Who can help Bill (Hopaksig) find the replacement iris. See his nice PM note below. I couldn't be happier.

"I'm mentoring a bunch of newbies and this will help with their bottling efforts. I'll be able to spread this around. Thanks and let me send you some $$ for this. Where would one get a replacement iris."

And no you can't help with $$. Helping little things (newbies) grow is enough.


----------



## peaches9324 (Apr 5, 2014)

shoot I always just miss the deals! I was just eyeing one of those in the hbs today! then I thought I need a new 5 gal carboy more! Maybe when I get desperate. I still have 2 of the handheld corkers, but I would rather it help out a newbie anyway!


----------



## roger80465 (Apr 6, 2014)

George has them listed at finevinewines.com but also says they are out of stock.

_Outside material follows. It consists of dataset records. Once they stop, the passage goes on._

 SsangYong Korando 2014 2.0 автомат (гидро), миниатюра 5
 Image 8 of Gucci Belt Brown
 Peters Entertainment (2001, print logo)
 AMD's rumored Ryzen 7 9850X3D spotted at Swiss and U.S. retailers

Check with him to see if there is a problem getting them or if he is just out.


----------



## grapeman (Apr 6, 2014)

I know nothing about this company but they have the iris parts for $17.
https://bellsbeer.com/store/products/Replacement-Plastic-Jaws-For-Portuguese-Corker.html


----------



## Chilled (Apr 6, 2014)

Tony,
You have helped restore my faith in humanity.
Fantastic gesture on your part.
Speaks volumes about what kind of person you are. 

Dave


----------



## grapeman (Apr 6, 2014)

That is a really nice gesture Tonyt and shows the good will winemakers have towards others.

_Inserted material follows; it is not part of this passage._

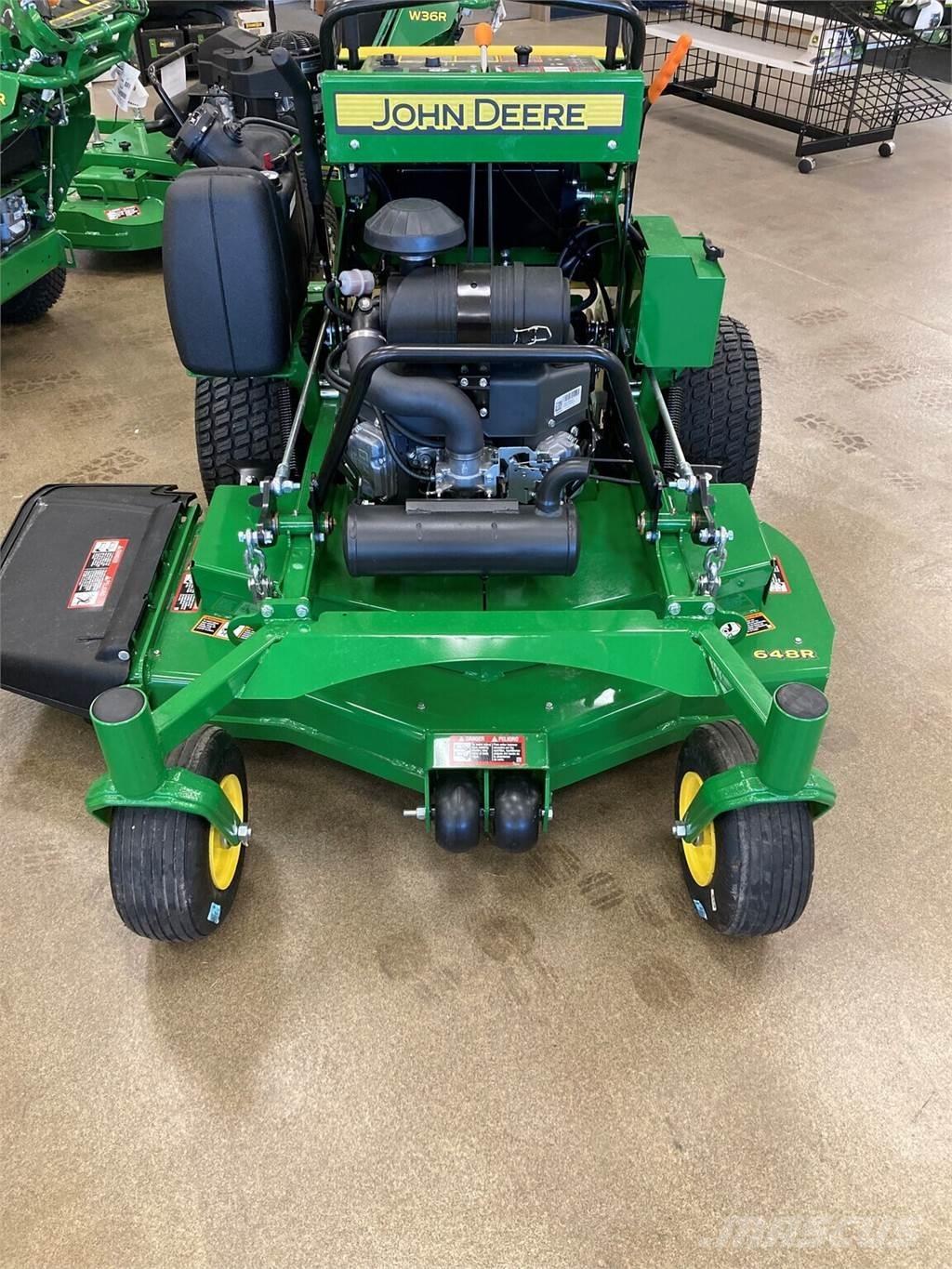 John Deere 648R Rijmaaiers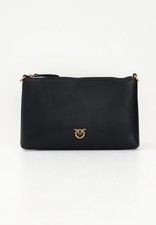 PINKO Bags Women Black Clutch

Way back in 2007 another member here (actually the FineVineWines.com forum which this one merged with) by the name of Waldo did the same thing. He turned it into a contest and a bunch of us had a good time with the game he made of it. I had the good fortune of winning the game and corker. Another meber by the name of PWP or the PolishWinePrincess was setting up a winemaking club. I had Waldo ship it to her for use by the club. Anyone wanting a fun read check it out here http://www.winemakingtalk.com/forum/f19/christmas-contest-22998/index6.html


----------



## Runningwolf (Apr 6, 2014)

Thats a great story, thanks for sharing.


----------



## tonyt (Apr 6, 2014)

grapeman said:


> Way back in 2007 another member here (actually the FineVineWines.com forum which this one merged with) by the name of Waldo did the same thing.

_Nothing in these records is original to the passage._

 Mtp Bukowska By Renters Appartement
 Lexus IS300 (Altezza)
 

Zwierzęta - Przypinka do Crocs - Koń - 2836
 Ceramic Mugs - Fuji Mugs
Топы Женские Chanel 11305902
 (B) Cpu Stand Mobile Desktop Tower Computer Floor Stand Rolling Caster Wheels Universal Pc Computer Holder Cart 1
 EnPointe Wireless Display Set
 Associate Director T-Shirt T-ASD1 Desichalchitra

I miss Waldo, especially around my birthday. What happened to him?


----------



## Runningwolf (Apr 6, 2014)

He's still posting on FB just not on the forums. I miss some of the hillbilly stories he use to write.


----------



## GreginND (Apr 6, 2014)

That's awful nice.


----------



## Runningwolf (Apr 6, 2014)

GreginND said:


> That's awful nice.



Liking the new avatar.


----------



## tonyt (Apr 6, 2014)

Dan, I like your new selfie.


----------



## ckvchestnut (Apr 6, 2014)

tonyt said:


> Dan, I like your new selfie.




Yup I was going to say the thing! Except it looks like he's aged a tad!


----------



## grapeman (Apr 6, 2014)

ckvchestnut said:


> Yup I was going to say the thing! Except it looks like he's aged a tad!


 
No he just got the camera in focus better.


----------



## knockabout (Apr 6, 2014)

awww tonyt, I don't care what the other folks say about you  ...you're a peach!


----------



## ckvchestnut (Apr 6, 2014)

grapeman said:


> No he just got the camera in focus better.




It's ok - love an old prune lol!


----------



## Scott (Apr 7, 2014)

tonyt said:


> I miss Waldo, especially around my birthday. What happened to him?


 


Yup and PWP always had a nice birthday cake to share.


----------